The differences between peak theoretical computing capacity of a system and the actual performance it delivers can be stark. This is the case with any symmetric or asymmetric processing complex, where the interconnect and the method of dispatching work across the computing elements is crucial, and in modern hybrid systems that might tightly couple CPUs, GPUs, FPGAs, and memory class storage on various interconnects, the links could end up being as important as the compute.
As we have discussed previously, IBM’s new “Witherspoon” AC922 hybrid system, which was launched recently and which starts shipping next week, is designed from the ground up to have heavy Power9 serial compute and much heavier parallel Nvidia GPU compute, all coupled with NVLink interconnects and cache coherency across their respective memory, with very fast PCI-Express 4.0 CAPI and even faster Bluelink OpenCAPI ports to link to FPGAs and memory class storage, with high memory bandwidth on the CPUs and GPUs to keep their hungry processor threads fed with data and instructions.

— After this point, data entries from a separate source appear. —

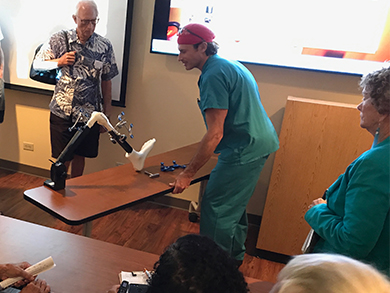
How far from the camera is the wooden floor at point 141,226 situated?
95.0 inches

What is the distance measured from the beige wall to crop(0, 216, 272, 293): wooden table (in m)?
1.74

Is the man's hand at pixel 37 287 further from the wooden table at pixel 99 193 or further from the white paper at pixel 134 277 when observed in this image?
the wooden table at pixel 99 193

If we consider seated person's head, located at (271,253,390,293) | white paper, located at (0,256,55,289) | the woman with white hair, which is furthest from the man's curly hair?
white paper, located at (0,256,55,289)

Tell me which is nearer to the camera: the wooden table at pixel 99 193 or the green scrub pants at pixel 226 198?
the wooden table at pixel 99 193

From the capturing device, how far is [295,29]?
2387 millimetres

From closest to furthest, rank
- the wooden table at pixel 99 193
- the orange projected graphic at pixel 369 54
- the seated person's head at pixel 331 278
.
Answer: the seated person's head at pixel 331 278 → the wooden table at pixel 99 193 → the orange projected graphic at pixel 369 54

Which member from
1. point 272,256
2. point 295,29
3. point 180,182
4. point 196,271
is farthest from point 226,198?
point 295,29

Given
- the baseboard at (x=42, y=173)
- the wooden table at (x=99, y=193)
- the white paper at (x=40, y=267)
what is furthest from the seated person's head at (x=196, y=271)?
the baseboard at (x=42, y=173)

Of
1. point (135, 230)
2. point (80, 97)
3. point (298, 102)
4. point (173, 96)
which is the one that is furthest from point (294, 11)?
point (135, 230)

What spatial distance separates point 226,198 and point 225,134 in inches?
15.1

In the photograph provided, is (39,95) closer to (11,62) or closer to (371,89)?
(11,62)

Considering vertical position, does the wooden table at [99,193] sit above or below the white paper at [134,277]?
below

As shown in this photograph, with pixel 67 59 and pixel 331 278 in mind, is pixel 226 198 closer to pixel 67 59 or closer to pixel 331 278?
pixel 331 278

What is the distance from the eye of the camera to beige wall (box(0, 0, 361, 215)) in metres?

CPUs, GPUs, and FPGAs are not cheap devices, so pushing up the performance closer to peak is vital because it is the same thing as buying less iron to do the same job. For the large HPC and AI systems that companies are installing now and throughout 2018, tuning up the system and application software to better exploit the hardware will be key, particularly on new platforms from Intel, IBM, and AMD, which are vying for share in these areas.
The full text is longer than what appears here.